[Extracted records]
—————

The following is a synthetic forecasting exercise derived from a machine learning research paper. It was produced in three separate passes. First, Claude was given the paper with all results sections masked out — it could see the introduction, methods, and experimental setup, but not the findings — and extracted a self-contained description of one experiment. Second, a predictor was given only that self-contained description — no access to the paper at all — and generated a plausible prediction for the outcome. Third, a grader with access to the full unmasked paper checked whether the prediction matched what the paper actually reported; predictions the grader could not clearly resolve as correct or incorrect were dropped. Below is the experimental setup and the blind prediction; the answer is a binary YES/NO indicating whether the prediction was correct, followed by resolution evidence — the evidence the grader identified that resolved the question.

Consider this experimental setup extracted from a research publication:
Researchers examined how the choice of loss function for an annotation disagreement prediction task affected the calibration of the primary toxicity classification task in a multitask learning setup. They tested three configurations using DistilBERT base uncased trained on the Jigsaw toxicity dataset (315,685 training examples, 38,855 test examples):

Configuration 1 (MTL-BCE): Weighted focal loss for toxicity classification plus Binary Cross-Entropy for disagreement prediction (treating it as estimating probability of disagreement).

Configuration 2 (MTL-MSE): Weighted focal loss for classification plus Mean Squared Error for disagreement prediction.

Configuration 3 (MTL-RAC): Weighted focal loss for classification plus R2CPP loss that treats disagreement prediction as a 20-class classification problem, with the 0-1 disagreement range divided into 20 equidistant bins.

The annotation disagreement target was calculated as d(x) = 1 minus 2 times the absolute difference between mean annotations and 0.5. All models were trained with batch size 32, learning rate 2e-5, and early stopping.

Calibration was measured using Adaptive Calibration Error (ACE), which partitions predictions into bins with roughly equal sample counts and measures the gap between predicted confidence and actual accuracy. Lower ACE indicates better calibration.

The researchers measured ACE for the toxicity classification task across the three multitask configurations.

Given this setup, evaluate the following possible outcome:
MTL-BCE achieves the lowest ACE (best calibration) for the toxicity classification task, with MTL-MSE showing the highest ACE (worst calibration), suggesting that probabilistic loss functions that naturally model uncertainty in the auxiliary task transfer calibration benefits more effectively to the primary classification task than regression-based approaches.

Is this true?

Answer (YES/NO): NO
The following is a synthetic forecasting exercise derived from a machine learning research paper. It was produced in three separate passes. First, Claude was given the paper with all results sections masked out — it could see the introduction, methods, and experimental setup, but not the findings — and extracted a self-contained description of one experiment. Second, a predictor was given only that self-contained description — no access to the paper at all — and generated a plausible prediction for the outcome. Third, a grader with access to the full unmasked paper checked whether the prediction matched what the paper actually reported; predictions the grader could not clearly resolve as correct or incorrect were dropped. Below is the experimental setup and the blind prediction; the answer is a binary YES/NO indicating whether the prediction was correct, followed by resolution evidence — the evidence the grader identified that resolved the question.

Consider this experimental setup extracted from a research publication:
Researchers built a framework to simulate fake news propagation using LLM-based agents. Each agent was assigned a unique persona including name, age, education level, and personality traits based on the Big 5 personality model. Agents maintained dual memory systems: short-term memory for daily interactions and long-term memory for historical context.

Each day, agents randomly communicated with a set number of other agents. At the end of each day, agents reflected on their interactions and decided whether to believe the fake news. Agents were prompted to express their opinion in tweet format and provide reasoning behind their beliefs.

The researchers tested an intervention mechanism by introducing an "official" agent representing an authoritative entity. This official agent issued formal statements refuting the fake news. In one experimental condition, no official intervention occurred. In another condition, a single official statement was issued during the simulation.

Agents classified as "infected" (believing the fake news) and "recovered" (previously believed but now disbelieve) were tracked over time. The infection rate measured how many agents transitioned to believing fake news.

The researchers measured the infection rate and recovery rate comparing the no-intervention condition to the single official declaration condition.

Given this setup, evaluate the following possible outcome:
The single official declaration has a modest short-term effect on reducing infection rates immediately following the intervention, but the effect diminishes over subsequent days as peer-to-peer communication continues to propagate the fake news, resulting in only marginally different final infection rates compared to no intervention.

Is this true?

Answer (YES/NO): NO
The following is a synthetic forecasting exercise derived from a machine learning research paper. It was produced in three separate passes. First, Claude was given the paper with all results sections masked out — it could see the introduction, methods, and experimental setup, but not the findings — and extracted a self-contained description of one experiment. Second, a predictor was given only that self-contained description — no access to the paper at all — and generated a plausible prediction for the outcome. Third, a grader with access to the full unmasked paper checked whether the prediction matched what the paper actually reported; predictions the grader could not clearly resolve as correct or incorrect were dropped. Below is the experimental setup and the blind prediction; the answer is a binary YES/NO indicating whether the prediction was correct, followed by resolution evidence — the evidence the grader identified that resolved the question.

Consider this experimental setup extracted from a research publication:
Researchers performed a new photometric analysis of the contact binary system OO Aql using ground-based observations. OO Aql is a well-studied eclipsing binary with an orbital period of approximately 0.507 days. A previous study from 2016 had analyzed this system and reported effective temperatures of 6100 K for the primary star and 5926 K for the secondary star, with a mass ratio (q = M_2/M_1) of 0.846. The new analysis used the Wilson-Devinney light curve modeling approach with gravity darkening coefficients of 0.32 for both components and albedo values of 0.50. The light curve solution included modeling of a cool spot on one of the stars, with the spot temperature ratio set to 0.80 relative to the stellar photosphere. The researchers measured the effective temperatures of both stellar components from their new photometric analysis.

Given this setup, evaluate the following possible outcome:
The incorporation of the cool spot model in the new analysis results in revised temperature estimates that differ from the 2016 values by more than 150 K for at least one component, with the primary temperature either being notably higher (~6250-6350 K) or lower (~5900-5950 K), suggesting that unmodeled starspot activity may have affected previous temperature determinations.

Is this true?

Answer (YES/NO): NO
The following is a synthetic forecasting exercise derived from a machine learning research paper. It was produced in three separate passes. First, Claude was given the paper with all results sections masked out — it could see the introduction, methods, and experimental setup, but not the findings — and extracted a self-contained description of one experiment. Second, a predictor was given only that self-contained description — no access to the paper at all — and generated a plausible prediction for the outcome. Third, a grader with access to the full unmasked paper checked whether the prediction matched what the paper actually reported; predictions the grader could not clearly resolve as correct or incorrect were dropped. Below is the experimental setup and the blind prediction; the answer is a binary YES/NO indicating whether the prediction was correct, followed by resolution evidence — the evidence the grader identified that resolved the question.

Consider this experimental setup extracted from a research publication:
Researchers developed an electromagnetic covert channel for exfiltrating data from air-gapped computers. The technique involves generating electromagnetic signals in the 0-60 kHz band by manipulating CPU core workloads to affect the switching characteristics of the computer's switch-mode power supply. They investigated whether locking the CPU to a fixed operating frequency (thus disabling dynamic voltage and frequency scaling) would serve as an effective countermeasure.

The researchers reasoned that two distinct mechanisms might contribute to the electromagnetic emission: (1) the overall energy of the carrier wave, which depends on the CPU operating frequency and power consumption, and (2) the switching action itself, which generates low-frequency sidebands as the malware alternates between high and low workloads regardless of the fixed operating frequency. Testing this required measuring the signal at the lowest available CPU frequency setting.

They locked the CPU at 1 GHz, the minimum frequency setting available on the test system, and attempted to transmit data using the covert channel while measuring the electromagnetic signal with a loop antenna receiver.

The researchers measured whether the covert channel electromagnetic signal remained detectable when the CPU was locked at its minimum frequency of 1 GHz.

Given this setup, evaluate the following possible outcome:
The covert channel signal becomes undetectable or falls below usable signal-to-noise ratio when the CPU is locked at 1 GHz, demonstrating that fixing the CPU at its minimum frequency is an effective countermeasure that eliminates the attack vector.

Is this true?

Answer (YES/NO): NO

—————

[What is expected] Your answer should be each line from the entries that includes the string "cool".

[Reply to the task]
Researchers performed a new photometric analysis of the contact binary system OO Aql using ground-based observations. OO Aql is a well-studied eclipsing binary with an orbital period of approximately 0.507 days. A previous study from 2016 had analyzed this system and reported effective temperatures of 6100 K for the primary star and 5926 K for the secondary star, with a mass ratio (q = M_2/M_1) of 0.846. The new analysis used the Wilson-Devinney light curve modeling approach with gravity darkening coefficients of 0.32 for both components and albedo values of 0.50. The light curve solution included modeling of a cool spot on one of the stars, with the spot temperature ratio set to 0.80 relative to the stellar photosphere. The researchers measured the effective temperatures of both stellar components from their new photometric analysis.
The incorporation of the cool spot model in the new analysis results in revised temperature estimates that differ from the 2016 values by more than 150 K for at least one component, with the primary temperature either being notably higher (~6250-6350 K) or lower (~5900-5950 K), suggesting that unmodeled starspot activity may have affected previous temperature determinations.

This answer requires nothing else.